Work instructions ▸ Take the line that contains "Amongst the objects" as the first line and the final line of the records as the last; return exactly those lines and the lines between.

(Records from a data collection)
□ □ □
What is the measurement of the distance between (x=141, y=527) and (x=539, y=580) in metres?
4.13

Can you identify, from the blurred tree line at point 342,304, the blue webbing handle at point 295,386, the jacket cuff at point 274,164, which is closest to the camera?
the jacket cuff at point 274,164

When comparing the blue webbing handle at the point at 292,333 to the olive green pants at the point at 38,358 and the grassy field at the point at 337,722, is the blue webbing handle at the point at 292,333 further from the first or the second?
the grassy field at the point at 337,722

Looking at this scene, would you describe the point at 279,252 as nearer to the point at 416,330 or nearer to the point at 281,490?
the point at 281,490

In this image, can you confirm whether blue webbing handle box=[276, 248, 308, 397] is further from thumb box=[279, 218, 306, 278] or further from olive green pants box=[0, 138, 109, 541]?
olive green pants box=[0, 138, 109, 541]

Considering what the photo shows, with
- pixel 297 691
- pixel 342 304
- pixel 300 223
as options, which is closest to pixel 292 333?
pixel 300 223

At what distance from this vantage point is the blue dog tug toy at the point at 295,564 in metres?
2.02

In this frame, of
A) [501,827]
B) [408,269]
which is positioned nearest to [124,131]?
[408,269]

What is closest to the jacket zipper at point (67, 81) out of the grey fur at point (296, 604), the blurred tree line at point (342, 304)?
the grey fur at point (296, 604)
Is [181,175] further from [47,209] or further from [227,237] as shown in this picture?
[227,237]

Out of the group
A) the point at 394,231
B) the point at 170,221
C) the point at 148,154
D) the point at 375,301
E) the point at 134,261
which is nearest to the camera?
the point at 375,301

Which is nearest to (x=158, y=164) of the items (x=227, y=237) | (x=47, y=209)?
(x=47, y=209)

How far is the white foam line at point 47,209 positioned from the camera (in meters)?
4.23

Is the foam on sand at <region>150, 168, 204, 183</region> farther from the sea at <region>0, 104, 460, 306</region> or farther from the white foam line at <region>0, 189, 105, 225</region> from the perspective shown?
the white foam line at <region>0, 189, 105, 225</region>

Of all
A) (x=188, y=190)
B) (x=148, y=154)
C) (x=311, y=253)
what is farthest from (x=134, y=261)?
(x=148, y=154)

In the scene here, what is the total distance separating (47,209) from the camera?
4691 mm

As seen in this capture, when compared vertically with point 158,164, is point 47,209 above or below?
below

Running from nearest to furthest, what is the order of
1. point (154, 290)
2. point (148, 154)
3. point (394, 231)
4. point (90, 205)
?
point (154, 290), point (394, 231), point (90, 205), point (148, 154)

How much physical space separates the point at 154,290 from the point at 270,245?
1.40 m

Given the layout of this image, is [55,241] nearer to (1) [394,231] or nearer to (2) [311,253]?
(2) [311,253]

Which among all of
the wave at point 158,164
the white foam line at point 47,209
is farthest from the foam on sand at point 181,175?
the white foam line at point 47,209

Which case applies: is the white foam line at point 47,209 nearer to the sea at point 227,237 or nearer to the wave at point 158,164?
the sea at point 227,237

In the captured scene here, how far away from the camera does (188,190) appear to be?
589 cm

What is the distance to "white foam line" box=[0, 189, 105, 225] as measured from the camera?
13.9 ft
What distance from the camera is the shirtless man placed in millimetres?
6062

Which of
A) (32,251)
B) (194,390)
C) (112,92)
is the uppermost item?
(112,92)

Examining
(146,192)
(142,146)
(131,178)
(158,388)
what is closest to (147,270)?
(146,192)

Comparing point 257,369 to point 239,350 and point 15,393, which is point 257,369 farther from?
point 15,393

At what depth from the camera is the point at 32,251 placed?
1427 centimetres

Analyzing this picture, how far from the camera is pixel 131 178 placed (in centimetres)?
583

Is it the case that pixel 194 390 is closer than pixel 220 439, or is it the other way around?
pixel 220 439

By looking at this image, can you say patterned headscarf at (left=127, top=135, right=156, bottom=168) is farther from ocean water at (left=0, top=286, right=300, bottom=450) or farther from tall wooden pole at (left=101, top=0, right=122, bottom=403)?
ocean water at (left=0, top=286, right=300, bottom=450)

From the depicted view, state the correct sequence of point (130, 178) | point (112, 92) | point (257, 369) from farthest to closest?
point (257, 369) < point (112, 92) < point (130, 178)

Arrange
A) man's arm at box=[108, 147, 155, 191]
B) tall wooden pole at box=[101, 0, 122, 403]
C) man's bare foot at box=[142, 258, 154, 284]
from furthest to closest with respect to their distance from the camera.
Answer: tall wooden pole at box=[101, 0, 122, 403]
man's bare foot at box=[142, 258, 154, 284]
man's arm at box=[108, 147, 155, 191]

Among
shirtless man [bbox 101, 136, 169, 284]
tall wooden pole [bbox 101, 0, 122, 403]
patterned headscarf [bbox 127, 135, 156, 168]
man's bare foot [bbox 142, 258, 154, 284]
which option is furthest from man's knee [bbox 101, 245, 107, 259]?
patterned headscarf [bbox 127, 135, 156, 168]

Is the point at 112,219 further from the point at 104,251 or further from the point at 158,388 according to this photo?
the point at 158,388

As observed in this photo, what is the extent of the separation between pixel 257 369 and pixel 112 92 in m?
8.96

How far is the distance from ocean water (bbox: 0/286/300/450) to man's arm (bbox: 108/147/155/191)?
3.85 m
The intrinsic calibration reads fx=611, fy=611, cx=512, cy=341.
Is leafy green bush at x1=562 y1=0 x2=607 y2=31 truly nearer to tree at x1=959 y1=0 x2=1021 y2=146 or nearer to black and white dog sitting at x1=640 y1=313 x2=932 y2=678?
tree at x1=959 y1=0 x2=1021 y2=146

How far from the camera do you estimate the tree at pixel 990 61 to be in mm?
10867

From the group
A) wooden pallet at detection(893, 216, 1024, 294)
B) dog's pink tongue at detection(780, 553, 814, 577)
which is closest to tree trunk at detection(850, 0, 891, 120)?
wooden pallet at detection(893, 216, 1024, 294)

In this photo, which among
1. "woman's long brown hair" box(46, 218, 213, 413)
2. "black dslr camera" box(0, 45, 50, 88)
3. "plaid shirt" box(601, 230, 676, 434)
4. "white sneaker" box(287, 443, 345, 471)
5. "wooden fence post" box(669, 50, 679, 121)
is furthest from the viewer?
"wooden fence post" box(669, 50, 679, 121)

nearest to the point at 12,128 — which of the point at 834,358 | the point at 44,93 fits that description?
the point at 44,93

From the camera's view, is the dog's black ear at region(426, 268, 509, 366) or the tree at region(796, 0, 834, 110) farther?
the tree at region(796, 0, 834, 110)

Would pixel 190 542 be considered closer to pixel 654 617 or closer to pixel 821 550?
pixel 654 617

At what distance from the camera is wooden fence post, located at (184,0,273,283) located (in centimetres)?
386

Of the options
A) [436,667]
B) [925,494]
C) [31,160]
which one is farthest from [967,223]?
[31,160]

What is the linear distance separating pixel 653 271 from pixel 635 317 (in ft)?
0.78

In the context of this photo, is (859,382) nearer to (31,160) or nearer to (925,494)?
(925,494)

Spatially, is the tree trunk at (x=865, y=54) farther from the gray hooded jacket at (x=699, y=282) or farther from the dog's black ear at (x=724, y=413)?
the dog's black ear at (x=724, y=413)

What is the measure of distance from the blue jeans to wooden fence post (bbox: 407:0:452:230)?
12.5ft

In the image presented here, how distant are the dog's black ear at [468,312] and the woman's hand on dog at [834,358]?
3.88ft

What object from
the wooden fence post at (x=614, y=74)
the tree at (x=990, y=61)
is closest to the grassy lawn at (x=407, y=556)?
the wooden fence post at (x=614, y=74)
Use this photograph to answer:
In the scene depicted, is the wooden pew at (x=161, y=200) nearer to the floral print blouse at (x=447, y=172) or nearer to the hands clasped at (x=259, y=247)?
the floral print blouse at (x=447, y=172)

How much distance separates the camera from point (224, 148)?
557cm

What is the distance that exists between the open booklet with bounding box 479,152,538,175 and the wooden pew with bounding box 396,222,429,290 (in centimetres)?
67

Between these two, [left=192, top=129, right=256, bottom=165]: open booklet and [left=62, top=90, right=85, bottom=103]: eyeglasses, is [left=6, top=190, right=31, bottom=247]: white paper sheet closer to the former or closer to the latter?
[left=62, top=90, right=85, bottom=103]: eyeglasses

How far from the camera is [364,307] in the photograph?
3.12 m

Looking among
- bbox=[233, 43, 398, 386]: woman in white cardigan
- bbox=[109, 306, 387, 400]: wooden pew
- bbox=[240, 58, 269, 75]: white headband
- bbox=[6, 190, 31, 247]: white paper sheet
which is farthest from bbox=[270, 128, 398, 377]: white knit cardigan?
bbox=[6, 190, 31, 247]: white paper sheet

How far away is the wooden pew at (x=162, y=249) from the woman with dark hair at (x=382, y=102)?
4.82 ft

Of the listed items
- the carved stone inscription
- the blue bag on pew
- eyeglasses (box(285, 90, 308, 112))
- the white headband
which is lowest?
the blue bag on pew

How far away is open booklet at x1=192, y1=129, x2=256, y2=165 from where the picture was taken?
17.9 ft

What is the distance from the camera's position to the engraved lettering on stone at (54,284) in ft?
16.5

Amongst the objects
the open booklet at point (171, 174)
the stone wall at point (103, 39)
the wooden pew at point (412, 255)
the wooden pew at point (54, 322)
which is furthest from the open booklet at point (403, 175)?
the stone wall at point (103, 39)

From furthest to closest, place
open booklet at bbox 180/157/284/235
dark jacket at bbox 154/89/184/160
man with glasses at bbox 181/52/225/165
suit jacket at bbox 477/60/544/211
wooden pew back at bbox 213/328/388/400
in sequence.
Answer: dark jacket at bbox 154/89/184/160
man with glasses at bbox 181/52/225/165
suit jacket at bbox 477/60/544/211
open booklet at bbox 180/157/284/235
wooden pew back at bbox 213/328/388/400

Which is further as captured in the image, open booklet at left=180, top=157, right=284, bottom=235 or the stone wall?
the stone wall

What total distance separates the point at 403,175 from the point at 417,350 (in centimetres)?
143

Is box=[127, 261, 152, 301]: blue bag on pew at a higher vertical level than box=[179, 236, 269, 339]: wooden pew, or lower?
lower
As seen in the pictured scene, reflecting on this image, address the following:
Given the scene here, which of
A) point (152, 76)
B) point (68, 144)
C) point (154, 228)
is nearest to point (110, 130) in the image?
□ □ □
Exercise output ▸
Amongst the objects
the open booklet at point (171, 174)
the stone wall at point (103, 39)
the wooden pew at point (412, 255)
the wooden pew at point (54, 322)
which is furthest from the open booklet at point (403, 175)?
the stone wall at point (103, 39)

From furthest to closest, place
open booklet at bbox 180/157/284/235
dark jacket at bbox 154/89/184/160
man with glasses at bbox 181/52/225/165
suit jacket at bbox 477/60/544/211
wooden pew back at bbox 213/328/388/400
in sequence.
Answer: dark jacket at bbox 154/89/184/160
man with glasses at bbox 181/52/225/165
suit jacket at bbox 477/60/544/211
open booklet at bbox 180/157/284/235
wooden pew back at bbox 213/328/388/400

Which is further as captured in the image, open booklet at left=180, top=157, right=284, bottom=235 or the stone wall?
the stone wall

What total distance separates the point at 403,175 from the point at 417,350 (in centimetres)?
143

Is box=[127, 261, 152, 301]: blue bag on pew at a higher vertical level than box=[179, 236, 269, 339]: wooden pew, or lower?
lower
As seen in the pictured scene, reflecting on this image, address the following:
Given the scene here, which of
A) point (152, 76)
B) point (68, 144)
C) point (154, 228)
is nearest to point (110, 130) in the image?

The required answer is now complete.